▶ **PROBLEM TO SOLVE**:
Count the lines in the entries below that contain the string "bbox" and reply with that number alone.

▶ **DATA SUPPLIED**:
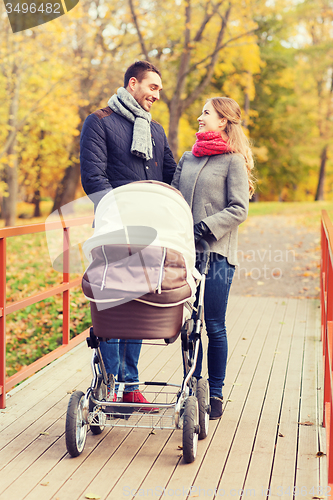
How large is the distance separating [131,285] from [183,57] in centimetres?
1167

...

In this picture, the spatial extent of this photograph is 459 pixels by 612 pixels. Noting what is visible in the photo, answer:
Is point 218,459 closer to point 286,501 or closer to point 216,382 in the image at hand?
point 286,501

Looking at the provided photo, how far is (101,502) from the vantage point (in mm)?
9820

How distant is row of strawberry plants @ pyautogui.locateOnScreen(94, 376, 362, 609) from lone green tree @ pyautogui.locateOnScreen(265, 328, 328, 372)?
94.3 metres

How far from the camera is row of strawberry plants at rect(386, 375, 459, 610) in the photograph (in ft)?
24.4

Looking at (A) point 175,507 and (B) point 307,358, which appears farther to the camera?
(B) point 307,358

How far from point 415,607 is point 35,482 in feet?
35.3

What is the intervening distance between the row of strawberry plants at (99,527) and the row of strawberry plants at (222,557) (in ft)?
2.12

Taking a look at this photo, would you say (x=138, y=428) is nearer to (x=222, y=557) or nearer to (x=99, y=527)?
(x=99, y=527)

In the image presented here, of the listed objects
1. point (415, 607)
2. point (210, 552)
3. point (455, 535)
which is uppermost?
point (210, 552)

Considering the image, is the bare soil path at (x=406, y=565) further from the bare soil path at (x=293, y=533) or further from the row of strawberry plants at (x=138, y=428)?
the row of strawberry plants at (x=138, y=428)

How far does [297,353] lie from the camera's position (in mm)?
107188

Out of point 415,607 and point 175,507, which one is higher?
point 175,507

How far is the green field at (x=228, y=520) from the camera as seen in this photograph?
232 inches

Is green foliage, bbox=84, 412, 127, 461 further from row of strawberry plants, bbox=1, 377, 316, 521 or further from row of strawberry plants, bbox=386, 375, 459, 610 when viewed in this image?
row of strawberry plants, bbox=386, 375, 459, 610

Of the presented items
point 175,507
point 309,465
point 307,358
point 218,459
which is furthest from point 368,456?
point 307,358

▶ **FINAL RESULT**:
2